According to Soviet sources, German security forces (probably of Sonderkommando 10b) murdered most of the Ashkenazic Jews at some time during the first weeks of the occupation. About 10 Mountain Jews were also shot at this time, probably as alleged Soviet activists.1
In November 1942, a camp or form of “open ghetto” was established in the city. It was an isolated district into which the Mountain Jews were resettled from different areas of the city.2 Some sources describe it rather as a camp, noting that the Mountain Jews did not receive any provisions, although most of them probably survived here until the Red Army returned.3
[End Page 1807] The regulation for the marking of the Jews was changed after December 6, 1942, on the orders of Feldmarschall Ewald von Kleist, the commanding officer of the 1st Panzer Army, after negotiations by the city’s Jewish community with the occupying authorities. Some witnesses recalled that the Jews were required to wear yellow armbands before setting out for labor. Around the same time, a Judenrat consisting of five individuals was formed in Nal’chik.4 In December 1942, the head of Einsatzgruppe D, SS-Oberführer Bierkamp, visited the Mountain Jews in the “environs of Nal’chik,” where he “received a welcome reception and declared that other than their common religion, they [the Mountain Jews (Bergjuden)] had nothing to do with the Jews.” Along with this, Bierkamp issued an order to the occupying organs not to harm the Mountain Jews and in general did not speak of them as Jews but as “Taten” (as the local Jews called themselves).5 It is likely that for this reason most of the city’s Mountain Jews remained alive.

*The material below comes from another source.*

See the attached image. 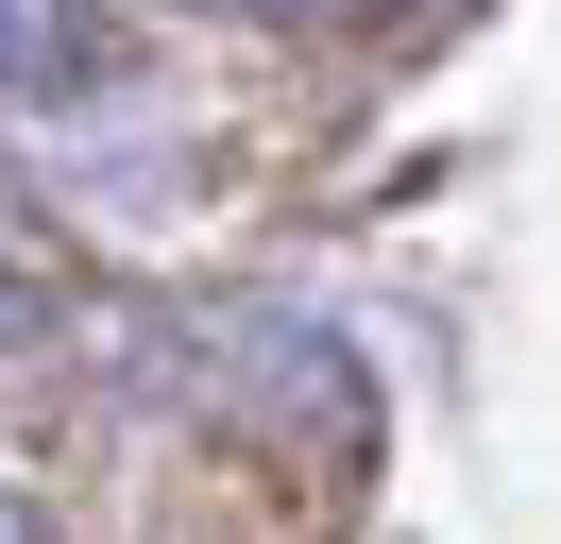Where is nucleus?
Returning a JSON list of instances; mask_svg holds the SVG:
<instances>
[{"label": "nucleus", "mask_w": 561, "mask_h": 544, "mask_svg": "<svg viewBox=\"0 0 561 544\" xmlns=\"http://www.w3.org/2000/svg\"><path fill=\"white\" fill-rule=\"evenodd\" d=\"M85 68H103V18L85 0H0V102H51Z\"/></svg>", "instance_id": "obj_1"}, {"label": "nucleus", "mask_w": 561, "mask_h": 544, "mask_svg": "<svg viewBox=\"0 0 561 544\" xmlns=\"http://www.w3.org/2000/svg\"><path fill=\"white\" fill-rule=\"evenodd\" d=\"M51 324H69V306H51V272H18V256H0V358H35Z\"/></svg>", "instance_id": "obj_2"}, {"label": "nucleus", "mask_w": 561, "mask_h": 544, "mask_svg": "<svg viewBox=\"0 0 561 544\" xmlns=\"http://www.w3.org/2000/svg\"><path fill=\"white\" fill-rule=\"evenodd\" d=\"M255 18H375V0H255Z\"/></svg>", "instance_id": "obj_3"}, {"label": "nucleus", "mask_w": 561, "mask_h": 544, "mask_svg": "<svg viewBox=\"0 0 561 544\" xmlns=\"http://www.w3.org/2000/svg\"><path fill=\"white\" fill-rule=\"evenodd\" d=\"M0 528H18V494H0Z\"/></svg>", "instance_id": "obj_4"}]
</instances>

On January 1, 1943, a few dozen Jewish men, women, and children (probably refugees from the western regions of the Soviet Union) were shot in Nal’chik. SS-Sturmbannführer Eduard Jedamzik organized the mass shooting on the day after he took over command of Sonderkommando 10b on New Year’s Eve. The Jews were shot in an antitank ditch just outside the city and buried on top of the victims of a previous mass shooting. The fur coats of the victims were distributed among the men of the Sonderkommando, who then drank schnaps before evacuating the city to the north.
SOURCES
Information on the fate of the Jewish population of Nal’chik under the German occupation can be found in the following publications: Kabarno-Balkariia v gody Velikoi Otechestvennoi voiny 1941–1945 gg.: Sbornik dokumentov i materialov (Nal’chik, 1975); Gorskie evrei: Istoriia, etnografiia, kul’tura (Moscow and Jerusalem: Daat/Znanie, 1999); and S.A. Danilova, Iskhod gorskikh evreev: Razrushenie garmonii mirov (Nal’chik, 2000).
Documentation on the Jews of Nal’chik during World War II can be found in the following archives: BA-BL (R 6/65); GAK-BR; GARF (7021-7-109); NARA; Sta. Mü I; and YVA (e.g., O-3/5157 and JM/5640).
NOTES
1. GARF, 7021-7-109, p. 202.
2. Gorskie evrei, pp. 91–92; Danilova, Iskhod gorskikh evreev, pp. 64–65.
3. Kiril Feferman, “Nazi Germany and the Mountain Jews,” Holocaust and Genocide Studies 21, no. 1 (Spring 2007), p. 106.
4. Gorskie evrei, pp. 91–92; and Danilova, Iskhod gorskikh evreev, pp. 64–65.
5. NARA, RG-242, T-454, roll 16, frame 1272, Report on Mountain Jews (Bergjuden) by Dr. Otto Bräutigam, plenipotentiary of the Ministry for the Occupied Eastern Territories with Army Group A, December 26, 1942.